Wednesday, May 5, 2010

Broken in Brief: Hundreds of Delicious Sea Turtles Wash up on Gulf Coast Shores

One of the suffering, poor, mouth-watering creatures

GALVESTON—As the Gulf Coast reels from one of the largest oil spills in US history, the ecological toll on this fragile region is beginning to show. In the last few days numerous dying, oil-slicked animals, most notably fish and sea turtles, have been washing up along the coast. But true to the caring spirit of local citizens, groups have been organized to help handle these beleaguered creatures.

“My God, the desolation of these poor sea turtles. These poor, delicious, delicious sea turtles,” said Harold Watkins, President of the local Galveston Gourmands Club and leader of the local rescue efforts.

“My heart goes out to the struggling animals,” he said, belching. “Pardon my manners, I’m not used to talking to the press.
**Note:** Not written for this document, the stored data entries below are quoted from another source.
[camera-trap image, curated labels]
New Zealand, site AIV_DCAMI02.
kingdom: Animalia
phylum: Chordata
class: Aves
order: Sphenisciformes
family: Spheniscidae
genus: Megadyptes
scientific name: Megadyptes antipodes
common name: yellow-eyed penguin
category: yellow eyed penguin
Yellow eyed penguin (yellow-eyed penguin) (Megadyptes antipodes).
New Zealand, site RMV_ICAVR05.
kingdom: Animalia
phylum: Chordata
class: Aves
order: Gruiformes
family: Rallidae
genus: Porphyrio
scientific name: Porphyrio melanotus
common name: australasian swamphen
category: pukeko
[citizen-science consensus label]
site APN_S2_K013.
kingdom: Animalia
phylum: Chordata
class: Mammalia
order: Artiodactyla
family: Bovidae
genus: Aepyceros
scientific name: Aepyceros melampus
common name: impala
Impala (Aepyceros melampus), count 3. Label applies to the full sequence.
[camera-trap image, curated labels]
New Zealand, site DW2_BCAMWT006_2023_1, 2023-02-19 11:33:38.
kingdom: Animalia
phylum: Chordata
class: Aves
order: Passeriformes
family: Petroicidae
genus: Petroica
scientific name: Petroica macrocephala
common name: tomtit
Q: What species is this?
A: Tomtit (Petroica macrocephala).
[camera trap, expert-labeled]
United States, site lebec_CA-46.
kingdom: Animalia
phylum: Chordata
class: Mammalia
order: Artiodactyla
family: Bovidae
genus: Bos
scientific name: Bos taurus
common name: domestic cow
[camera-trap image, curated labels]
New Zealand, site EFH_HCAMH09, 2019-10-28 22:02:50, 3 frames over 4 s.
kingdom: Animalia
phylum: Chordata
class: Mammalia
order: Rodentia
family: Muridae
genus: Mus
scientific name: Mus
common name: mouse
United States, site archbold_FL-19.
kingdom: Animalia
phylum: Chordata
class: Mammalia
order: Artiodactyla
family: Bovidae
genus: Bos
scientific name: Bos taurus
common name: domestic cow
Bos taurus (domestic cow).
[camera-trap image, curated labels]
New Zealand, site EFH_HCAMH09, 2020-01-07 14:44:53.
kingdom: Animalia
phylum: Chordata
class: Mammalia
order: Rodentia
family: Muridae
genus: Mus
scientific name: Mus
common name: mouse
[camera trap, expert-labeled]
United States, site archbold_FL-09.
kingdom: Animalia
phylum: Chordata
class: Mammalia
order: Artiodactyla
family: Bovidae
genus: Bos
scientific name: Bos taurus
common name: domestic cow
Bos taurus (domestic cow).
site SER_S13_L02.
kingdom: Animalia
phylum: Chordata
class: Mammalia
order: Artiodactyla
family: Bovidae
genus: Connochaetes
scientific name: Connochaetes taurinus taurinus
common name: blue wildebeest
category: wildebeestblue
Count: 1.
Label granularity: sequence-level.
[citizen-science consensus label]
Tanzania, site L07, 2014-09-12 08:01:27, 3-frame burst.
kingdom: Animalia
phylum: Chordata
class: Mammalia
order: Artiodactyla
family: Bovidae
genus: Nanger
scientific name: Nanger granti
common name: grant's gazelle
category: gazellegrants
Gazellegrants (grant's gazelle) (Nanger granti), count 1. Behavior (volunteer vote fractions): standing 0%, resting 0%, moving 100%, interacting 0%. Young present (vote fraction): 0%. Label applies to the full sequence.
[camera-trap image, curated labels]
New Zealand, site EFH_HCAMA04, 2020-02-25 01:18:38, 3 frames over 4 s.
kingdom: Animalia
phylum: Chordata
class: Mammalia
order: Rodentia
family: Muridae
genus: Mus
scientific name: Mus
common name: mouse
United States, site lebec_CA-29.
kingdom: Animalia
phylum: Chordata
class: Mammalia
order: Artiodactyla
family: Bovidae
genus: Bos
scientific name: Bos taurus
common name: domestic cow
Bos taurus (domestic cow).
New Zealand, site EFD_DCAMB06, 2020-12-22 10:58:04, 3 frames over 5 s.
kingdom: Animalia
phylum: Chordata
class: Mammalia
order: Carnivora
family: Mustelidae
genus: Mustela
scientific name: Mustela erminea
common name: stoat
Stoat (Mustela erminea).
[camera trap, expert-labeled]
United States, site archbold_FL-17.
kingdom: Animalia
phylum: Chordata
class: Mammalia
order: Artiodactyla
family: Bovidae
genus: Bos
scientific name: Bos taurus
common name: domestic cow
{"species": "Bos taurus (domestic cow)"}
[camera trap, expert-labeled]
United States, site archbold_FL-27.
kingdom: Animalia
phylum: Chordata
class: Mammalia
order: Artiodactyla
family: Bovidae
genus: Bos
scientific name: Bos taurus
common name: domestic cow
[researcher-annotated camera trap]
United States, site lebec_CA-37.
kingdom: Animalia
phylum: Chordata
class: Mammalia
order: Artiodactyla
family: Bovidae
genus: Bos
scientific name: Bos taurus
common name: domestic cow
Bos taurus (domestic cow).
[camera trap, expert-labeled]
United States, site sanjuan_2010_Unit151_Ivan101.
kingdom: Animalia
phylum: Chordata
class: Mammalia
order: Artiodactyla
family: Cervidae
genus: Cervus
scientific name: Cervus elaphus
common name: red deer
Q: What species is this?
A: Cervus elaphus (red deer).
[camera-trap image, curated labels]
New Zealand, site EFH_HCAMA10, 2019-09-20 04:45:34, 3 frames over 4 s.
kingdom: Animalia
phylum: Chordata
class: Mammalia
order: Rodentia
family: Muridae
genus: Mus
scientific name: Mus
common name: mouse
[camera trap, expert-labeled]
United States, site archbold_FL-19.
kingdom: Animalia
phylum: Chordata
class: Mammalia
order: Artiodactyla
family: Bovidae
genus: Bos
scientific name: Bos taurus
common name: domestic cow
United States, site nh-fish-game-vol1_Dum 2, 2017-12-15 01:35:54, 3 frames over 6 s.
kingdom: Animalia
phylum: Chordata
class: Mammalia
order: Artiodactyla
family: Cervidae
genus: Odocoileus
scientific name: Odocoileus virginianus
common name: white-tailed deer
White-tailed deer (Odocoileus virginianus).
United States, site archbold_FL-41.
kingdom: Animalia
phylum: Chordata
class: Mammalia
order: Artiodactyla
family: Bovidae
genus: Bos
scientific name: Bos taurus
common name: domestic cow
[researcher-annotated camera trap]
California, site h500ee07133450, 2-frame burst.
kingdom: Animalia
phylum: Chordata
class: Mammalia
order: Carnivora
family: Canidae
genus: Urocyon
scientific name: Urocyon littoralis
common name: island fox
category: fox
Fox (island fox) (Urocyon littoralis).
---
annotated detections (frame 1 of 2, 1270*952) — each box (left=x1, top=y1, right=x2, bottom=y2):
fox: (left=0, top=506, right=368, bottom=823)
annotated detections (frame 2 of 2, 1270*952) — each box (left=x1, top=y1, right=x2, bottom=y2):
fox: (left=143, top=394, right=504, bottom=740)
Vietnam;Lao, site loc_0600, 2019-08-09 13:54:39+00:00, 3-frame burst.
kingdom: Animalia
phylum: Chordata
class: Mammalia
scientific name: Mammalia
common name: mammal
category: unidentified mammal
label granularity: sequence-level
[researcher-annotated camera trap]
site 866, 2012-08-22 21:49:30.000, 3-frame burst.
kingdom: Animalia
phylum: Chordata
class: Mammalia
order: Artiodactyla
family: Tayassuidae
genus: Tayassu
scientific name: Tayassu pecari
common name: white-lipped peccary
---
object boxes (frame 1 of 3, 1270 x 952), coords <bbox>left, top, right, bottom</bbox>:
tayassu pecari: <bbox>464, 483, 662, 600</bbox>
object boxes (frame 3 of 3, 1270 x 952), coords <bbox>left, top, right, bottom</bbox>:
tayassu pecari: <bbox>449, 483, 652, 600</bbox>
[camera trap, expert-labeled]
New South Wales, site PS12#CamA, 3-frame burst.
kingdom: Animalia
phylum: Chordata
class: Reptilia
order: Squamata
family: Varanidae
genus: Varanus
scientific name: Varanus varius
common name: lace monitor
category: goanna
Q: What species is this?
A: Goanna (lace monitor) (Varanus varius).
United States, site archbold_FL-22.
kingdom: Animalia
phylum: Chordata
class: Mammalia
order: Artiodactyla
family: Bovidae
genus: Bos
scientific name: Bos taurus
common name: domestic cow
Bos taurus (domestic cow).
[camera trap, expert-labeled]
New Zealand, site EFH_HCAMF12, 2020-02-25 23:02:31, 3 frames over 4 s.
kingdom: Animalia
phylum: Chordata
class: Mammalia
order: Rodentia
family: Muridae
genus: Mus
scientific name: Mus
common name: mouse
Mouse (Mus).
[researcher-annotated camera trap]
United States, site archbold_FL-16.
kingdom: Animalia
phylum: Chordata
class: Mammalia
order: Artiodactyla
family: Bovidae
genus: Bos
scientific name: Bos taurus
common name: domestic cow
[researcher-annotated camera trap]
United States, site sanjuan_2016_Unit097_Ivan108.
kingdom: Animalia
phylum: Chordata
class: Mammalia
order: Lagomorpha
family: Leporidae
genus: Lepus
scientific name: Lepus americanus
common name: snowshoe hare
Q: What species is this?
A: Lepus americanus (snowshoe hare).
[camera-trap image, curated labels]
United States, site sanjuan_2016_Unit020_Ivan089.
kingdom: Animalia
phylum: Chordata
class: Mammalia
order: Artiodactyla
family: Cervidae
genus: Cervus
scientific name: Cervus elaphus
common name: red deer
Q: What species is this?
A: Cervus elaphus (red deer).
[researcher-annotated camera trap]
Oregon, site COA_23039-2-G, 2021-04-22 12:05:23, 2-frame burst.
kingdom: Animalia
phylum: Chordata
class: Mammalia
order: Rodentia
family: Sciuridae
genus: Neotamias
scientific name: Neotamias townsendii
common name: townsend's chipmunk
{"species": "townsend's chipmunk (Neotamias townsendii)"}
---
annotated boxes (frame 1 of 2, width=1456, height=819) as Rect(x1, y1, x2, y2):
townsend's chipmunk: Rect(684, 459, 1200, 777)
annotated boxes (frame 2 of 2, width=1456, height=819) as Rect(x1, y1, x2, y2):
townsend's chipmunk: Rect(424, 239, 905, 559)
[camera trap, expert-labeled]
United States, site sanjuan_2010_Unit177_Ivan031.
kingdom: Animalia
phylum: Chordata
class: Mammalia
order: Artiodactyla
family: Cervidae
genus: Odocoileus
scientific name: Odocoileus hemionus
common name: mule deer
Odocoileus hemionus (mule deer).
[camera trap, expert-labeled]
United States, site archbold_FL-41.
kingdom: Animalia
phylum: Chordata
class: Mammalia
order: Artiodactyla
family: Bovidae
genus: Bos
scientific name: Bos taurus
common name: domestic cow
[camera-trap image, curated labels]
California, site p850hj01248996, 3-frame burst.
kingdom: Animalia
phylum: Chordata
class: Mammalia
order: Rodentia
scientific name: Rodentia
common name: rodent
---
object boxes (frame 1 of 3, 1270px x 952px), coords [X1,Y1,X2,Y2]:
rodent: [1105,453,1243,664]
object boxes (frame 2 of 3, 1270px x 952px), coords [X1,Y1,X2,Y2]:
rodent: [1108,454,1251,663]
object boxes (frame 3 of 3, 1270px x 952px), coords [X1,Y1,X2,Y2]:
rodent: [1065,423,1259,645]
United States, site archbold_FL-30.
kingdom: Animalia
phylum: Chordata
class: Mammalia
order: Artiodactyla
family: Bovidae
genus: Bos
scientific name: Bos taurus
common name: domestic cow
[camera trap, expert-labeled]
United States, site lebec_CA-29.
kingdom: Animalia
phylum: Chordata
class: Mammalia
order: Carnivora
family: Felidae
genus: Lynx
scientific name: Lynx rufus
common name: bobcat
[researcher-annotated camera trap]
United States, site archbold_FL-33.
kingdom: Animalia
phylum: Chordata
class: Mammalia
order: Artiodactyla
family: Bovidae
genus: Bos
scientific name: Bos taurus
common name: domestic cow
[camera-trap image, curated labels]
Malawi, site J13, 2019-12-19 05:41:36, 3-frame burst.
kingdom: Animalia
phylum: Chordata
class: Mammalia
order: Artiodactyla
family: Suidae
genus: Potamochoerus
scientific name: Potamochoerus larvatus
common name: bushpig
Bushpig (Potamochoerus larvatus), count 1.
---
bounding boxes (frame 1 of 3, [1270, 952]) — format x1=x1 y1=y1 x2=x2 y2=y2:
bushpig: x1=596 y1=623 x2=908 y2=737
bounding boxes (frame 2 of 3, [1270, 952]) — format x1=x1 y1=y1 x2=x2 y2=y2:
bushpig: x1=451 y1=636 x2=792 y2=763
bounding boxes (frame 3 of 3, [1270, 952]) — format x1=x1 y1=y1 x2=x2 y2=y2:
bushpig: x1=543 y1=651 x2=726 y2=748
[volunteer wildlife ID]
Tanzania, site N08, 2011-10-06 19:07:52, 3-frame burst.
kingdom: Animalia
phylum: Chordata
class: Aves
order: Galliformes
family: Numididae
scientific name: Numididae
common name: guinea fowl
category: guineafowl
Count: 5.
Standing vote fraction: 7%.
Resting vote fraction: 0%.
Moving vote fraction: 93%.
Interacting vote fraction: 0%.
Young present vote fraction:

Those, poor… tender… succulent… Excuse me, I’ll be with you in a moment, the shallots were just delivered.”

As to what measures the group was taking to clean and help the animals, several participants noted that they were running them under the tap for a quick rinse, followed by a cleansing dip in a white wine and herb marinade, followed by a slow braising for two-to-three hours.

When pressed to explain how these unconventional methods might benefit the surviving turtles, a spokesperson for the group dabbed at her eyes and the corners of her mouth with a napkin before explaining that they had yet to find a surviving turtle.

With that sad reminder of the toll this spill is causing, Watkins vowed that his club would stay until every last turtle had been properly and humanely disposed of, or until they were full.

“Tragic though this might be, we will be there every time rare and endangered animals are menaced by environmental catastrophes that conveniently distract Fish and Wildlife oversight,” Watkins declared as he let his belt out a notch and patted his stomach. “I can only hope that one day our vital rescue services are required on a panda reserve.”